Quoted passage:
-.-.-

Remix.run Logo
ninkendo 4 days ago

We only have trouble obeying due to eons of natural selection driving us to have a strong instinct of self-preservation and distrust towards things “other” to us.

What is the equivalent of that for AI? Best I can tell there’s no “natural selection” because models don’t reproduce. There’s no room for AI to have any self preservation instinct, or any resistance to obedience… I don’t even see how one could feasibly develop.

drdeca 4 days ago | parent [-]

There is the idea of convergent instrumental goals…

(Among these are “preserve your ability to further your current goals”)

The usual analogy people give is between natural selection and the gradient descent training process.

If the training process (evolution) ends up bringing things to “agent that works to achieve/optimize-for some goals”, then there’s the question of how well the goals of the optimizer (the training process / natural selection) get translated into goals of the inner optimizer/ agent .

Now, I’m a creationist, so this argument shouldn’t be as convincing to me, but the argument says that, “just as the goals humans pursue don’t always align with natural selection’s goal of 'maximize inclusive fitness of your genes' , the goals the trained agent pursues needn’t entirely align with the goal of the gradient descent optimizer of 'do well on this training task' (and in particular, that training task may be 'obey human instructions/values' ) “.

But, in any case, I don’t think it makes sense to assume that the only reason something would not obey is because in the process that produced it, obeying sometimes caused harm. I don’t think it makes sense to assume that obedience is the default. (After all, in the garden of Eden, what past problems did obedience cause that led Adam and Eve to eat the fruit of the tree of knowledge of good and evil?)

-.-.-

Extracted data:

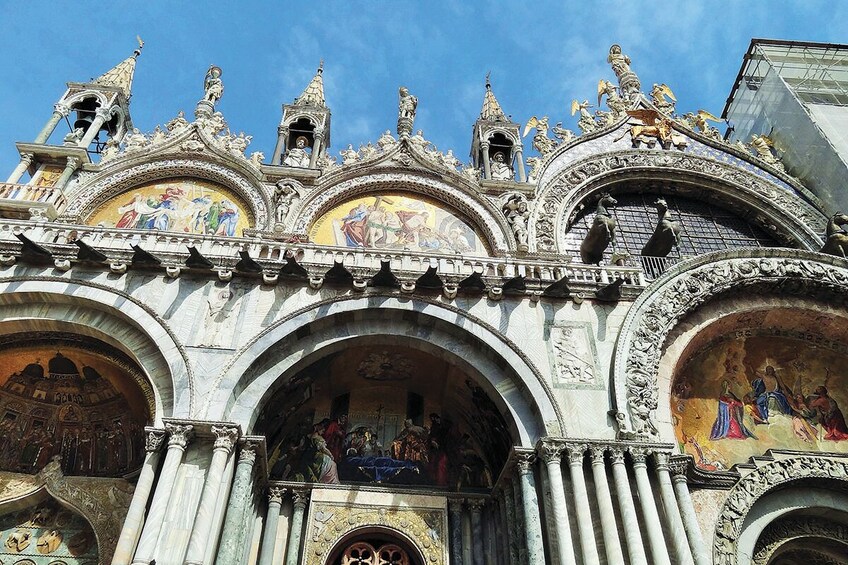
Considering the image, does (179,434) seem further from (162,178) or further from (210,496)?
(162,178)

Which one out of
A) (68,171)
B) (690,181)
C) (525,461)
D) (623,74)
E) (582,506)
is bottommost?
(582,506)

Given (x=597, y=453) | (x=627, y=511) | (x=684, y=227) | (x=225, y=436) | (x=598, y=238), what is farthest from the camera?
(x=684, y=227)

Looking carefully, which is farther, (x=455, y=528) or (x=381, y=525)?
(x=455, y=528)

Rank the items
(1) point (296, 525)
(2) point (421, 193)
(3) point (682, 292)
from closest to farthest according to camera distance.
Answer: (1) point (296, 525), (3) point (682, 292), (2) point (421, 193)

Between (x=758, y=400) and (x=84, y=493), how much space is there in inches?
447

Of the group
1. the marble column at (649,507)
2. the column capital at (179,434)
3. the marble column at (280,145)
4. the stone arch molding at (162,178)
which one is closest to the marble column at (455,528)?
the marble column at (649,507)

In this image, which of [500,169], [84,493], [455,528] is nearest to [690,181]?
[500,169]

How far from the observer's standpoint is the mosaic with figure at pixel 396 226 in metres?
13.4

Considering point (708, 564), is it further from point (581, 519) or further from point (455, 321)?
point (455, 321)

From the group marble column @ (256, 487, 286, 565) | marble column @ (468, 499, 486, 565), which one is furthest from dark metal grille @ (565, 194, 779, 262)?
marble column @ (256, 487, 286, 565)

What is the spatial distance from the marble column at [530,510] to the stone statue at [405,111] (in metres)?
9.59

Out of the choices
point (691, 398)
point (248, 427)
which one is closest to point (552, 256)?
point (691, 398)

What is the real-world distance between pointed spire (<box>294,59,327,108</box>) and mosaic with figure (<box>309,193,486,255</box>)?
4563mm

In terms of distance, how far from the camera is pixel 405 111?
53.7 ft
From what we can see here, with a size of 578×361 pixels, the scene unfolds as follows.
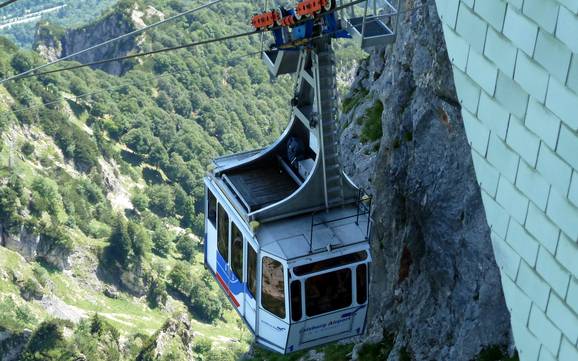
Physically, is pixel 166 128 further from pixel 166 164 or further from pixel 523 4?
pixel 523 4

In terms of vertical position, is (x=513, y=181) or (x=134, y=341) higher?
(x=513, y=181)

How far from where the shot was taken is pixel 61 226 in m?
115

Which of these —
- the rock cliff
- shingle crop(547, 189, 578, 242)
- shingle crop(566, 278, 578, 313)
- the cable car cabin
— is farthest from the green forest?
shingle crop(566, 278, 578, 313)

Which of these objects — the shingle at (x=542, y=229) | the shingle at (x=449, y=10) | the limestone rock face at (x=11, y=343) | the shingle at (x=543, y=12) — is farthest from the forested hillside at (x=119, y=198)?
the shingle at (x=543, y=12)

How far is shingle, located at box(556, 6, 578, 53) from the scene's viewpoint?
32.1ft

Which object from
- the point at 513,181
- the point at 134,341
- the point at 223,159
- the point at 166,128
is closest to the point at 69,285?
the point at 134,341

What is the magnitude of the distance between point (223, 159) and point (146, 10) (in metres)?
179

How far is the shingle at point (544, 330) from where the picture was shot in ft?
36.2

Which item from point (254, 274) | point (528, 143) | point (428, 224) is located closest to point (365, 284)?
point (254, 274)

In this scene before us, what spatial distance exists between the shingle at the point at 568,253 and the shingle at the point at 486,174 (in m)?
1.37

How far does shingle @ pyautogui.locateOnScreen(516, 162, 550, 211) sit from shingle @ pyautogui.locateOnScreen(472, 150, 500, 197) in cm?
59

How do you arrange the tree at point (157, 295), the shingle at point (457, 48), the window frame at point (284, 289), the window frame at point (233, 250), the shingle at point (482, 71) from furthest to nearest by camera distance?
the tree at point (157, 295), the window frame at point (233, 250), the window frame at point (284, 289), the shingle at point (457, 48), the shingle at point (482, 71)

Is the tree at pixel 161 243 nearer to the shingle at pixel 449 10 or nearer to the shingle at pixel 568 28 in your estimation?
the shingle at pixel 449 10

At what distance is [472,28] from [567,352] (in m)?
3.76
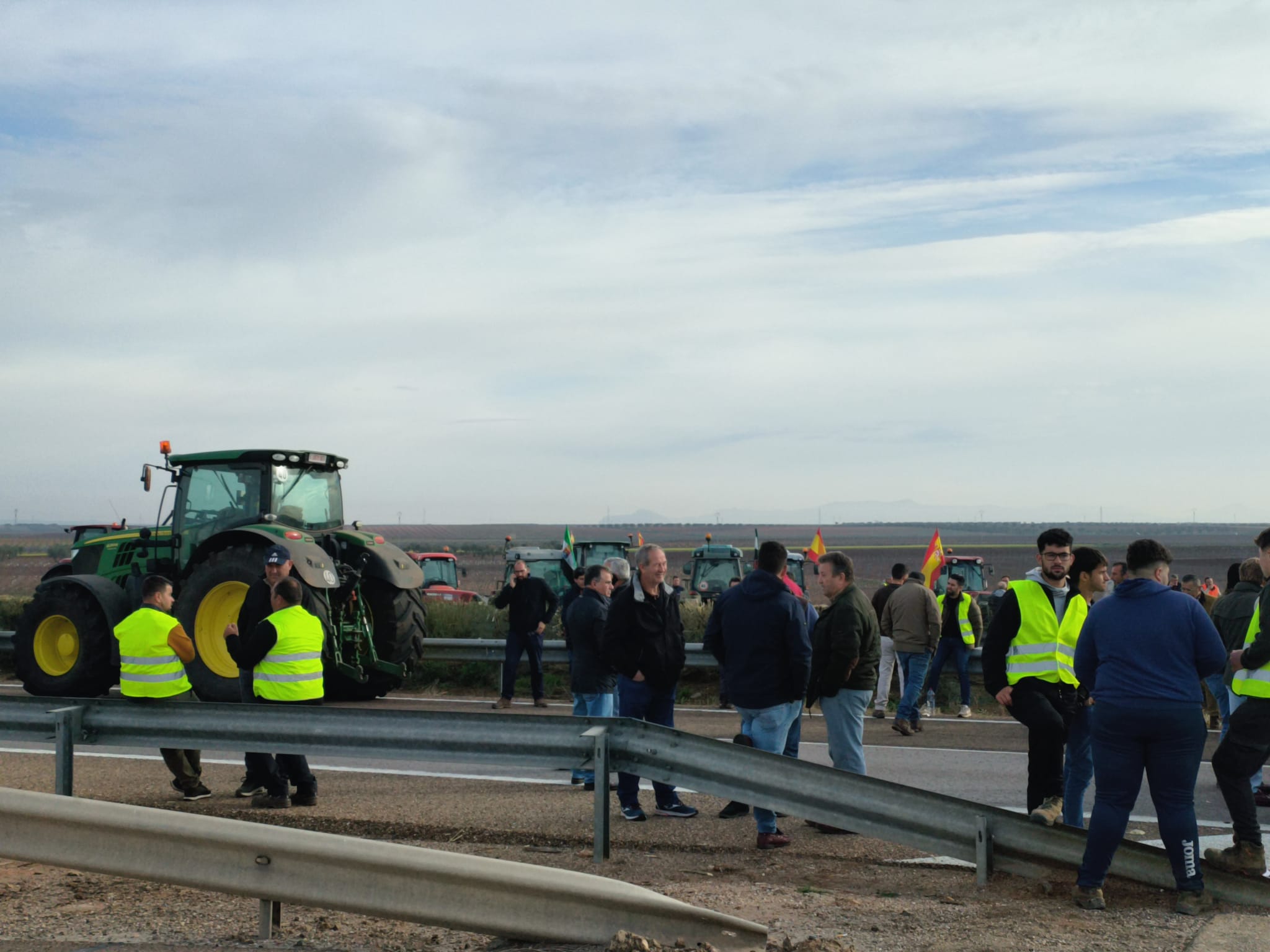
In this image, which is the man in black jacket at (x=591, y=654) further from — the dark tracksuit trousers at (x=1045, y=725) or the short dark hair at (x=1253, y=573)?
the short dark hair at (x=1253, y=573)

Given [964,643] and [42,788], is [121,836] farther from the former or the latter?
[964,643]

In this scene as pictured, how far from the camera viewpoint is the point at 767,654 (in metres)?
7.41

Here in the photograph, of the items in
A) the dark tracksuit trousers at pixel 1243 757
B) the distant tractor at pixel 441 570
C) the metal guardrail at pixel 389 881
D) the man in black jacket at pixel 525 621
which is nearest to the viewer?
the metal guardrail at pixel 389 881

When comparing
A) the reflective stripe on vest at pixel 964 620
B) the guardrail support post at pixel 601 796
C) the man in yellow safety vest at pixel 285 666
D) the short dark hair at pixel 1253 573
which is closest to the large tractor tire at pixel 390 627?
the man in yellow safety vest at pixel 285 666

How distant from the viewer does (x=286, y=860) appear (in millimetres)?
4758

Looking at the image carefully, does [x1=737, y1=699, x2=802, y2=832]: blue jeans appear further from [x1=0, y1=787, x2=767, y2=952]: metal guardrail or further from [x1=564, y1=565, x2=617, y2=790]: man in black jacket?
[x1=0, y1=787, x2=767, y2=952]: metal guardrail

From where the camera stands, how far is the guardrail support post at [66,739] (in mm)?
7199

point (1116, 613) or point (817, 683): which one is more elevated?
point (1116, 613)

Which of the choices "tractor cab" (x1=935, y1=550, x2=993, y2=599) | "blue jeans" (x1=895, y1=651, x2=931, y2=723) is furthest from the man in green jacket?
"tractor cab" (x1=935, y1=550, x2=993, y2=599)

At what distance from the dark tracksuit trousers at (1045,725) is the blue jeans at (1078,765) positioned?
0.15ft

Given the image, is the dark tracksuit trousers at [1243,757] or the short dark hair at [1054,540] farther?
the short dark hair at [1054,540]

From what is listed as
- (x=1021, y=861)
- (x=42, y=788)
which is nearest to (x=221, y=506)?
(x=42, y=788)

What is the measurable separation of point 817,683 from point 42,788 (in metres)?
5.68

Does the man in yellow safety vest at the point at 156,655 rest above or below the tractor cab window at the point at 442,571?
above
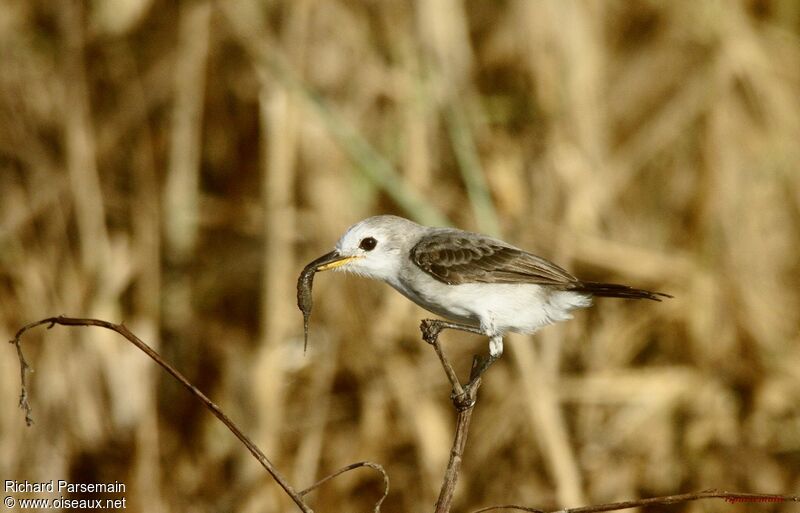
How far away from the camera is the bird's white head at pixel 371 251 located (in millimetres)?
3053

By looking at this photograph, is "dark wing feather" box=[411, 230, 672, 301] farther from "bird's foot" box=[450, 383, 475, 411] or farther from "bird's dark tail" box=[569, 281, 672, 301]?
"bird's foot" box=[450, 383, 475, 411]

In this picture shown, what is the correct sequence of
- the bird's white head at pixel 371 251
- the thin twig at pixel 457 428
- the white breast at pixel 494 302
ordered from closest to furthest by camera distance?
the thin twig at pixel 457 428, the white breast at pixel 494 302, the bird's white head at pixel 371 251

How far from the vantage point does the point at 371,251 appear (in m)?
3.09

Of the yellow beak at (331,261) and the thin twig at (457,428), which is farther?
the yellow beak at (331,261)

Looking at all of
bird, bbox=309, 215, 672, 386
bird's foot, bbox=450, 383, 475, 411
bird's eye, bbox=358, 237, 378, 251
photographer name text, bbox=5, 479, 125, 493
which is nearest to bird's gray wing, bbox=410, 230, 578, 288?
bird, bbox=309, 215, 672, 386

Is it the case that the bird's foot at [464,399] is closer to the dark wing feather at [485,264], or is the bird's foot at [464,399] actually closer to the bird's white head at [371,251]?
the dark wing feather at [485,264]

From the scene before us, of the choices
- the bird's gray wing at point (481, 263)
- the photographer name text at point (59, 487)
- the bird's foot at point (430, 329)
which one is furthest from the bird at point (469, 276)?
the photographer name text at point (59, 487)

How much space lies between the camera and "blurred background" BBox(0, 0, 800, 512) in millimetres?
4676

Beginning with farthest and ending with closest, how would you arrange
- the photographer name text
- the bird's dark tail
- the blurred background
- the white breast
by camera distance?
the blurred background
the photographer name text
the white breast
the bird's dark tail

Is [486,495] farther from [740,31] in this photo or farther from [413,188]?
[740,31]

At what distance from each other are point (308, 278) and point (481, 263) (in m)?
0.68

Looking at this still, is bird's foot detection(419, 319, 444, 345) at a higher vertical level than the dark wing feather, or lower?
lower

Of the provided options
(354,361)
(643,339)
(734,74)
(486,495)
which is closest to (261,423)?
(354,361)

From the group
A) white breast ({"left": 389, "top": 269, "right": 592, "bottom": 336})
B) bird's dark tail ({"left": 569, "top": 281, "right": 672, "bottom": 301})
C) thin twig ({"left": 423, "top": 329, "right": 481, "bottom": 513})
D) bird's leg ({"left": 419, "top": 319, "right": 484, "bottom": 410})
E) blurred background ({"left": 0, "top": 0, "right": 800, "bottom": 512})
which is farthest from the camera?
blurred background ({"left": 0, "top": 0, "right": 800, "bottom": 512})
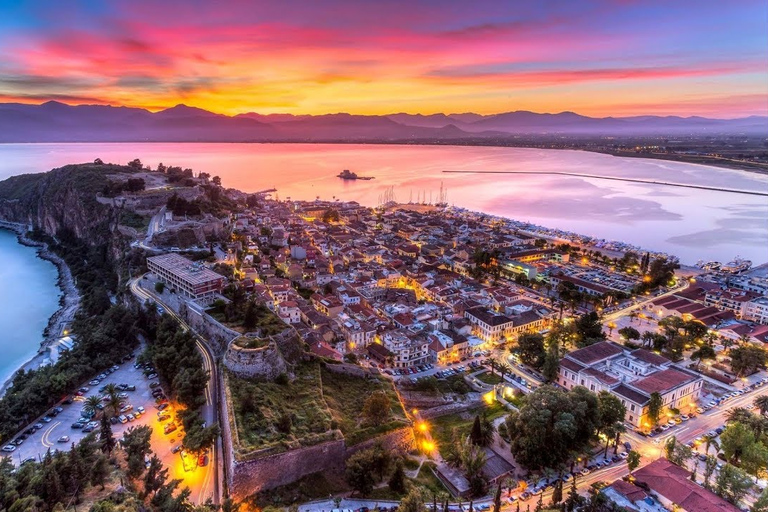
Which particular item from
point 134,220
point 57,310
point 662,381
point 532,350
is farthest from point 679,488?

-.-.-

Requirement A:
Answer these questions about the AI obedience thread:
(i) What reason does ninkendo give for there being no "natural selection" for AI?
(ii) What process does drdeca say the usual analogy pairs with natural selection?
(iii) What does drdeca say about their own beliefs on origins?
Requirement B: Print everything in the AI obedience thread from "(Among these are" down to "descent training process.".

Written solution A:
(i) Models don't reproduce.
(ii) The gradient descent training process.
(iii) drdeca is a creationist.

Written solution B:
(Among these are “preserve your ability to further your current goals”)

The usual analogy people give is between natural selection and the gradient descent training process.